» Task requirements
Nothing in the records may change. Print them all again.

(Items listed in a dataset)
Segment Open

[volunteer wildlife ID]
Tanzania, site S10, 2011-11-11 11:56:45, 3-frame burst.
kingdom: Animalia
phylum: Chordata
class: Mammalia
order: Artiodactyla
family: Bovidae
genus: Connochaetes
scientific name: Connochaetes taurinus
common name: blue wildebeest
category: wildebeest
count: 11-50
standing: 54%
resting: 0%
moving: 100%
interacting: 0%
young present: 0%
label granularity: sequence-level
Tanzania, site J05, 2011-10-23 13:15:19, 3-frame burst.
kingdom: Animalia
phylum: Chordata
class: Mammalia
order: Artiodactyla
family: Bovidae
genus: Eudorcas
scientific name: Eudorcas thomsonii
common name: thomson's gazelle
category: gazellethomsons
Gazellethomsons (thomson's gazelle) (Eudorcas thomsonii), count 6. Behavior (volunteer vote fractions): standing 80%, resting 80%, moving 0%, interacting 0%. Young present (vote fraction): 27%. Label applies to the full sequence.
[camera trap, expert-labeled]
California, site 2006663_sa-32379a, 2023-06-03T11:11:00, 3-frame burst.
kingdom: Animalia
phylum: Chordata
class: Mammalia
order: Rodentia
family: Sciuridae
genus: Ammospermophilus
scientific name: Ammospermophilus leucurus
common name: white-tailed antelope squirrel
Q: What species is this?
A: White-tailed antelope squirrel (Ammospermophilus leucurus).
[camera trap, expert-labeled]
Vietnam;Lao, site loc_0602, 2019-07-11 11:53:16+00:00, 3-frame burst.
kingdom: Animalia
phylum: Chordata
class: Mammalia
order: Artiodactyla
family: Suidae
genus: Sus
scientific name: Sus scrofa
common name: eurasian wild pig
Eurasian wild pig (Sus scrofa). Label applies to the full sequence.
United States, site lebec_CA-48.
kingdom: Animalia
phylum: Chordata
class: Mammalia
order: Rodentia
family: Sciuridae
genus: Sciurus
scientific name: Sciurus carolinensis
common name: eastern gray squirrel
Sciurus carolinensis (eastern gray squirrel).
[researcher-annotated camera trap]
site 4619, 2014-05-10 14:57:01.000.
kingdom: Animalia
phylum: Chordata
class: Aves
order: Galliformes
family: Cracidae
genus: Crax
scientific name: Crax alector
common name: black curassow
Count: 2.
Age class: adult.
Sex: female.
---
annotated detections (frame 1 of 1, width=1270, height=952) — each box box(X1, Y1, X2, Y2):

Segment Closed

» Written solution
[volunteer wildlife ID]
Tanzania, site S10, 2011-11-11 11:56:45, 3-frame burst.
kingdom: Animalia
phylum: Chordata
class: Mammalia
order: Artiodactyla
family: Bovidae
genus: Connochaetes
scientific name: Connochaetes taurinus
common name: blue wildebeest
category: wildebeest
count: 11-50
standing: 54%
resting: 0%
moving: 100%
interacting: 0%
young present: 0%
label granularity: sequence-level
Tanzania, site J05, 2011-10-23 13:15:19, 3-frame burst.
kingdom: Animalia
phylum: Chordata
class: Mammalia
order: Artiodactyla
family: Bovidae
genus: Eudorcas
scientific name: Eudorcas thomsonii
common name: thomson's gazelle
category: gazellethomsons
Gazellethomsons (thomson's gazelle) (Eudorcas thomsonii), count 6. Behavior (volunteer vote fractions): standing 80%, resting 80%, moving 0%, interacting 0%. Young present (vote fraction): 27%. Label applies to the full sequence.
[camera trap, expert-labeled]
California, site 2006663_sa-32379a, 2023-06-03T11:11:00, 3-frame burst.
kingdom: Animalia
phylum: Chordata
class: Mammalia
order: Rodentia
family: Sciuridae
genus: Ammospermophilus
scientific name: Ammospermophilus leucurus
common name: white-tailed antelope squirrel
Q: What species is this?
A: White-tailed antelope squirrel (Ammospermophilus leucurus).
[camera trap, expert-labeled]
Vietnam;Lao, site loc_0602, 2019-07-11 11:53:16+00:00, 3-frame burst.
kingdom: Animalia
phylum: Chordata
class: Mammalia
order: Artiodactyla
family: Suidae
genus: Sus
scientific name: Sus scrofa
common name: eurasian wild pig
Eurasian wild pig (Sus scrofa). Label applies to the full sequence.
United States, site lebec_CA-48.
kingdom: Animalia
phylum: Chordata
class: Mammalia
order: Rodentia
family: Sciuridae
genus: Sciurus
scientific name: Sciurus carolinensis
common name: eastern gray squirrel
Sciurus carolinensis (eastern gray squirrel).
[researcher-annotated camera trap]
site 4619, 2014-05-10 14:57:01.000.
kingdom: Animalia
phylum: Chordata
class: Aves
order: Galliformes
family: Cracidae
genus: Crax
scientific name: Crax alector
common name: black curassow
Count: 2.
Age class: adult.
Sex: female.
---
annotated detections (frame 1 of 1, width=1270, height=952) — each box box(X1, Y1, X2, Y2):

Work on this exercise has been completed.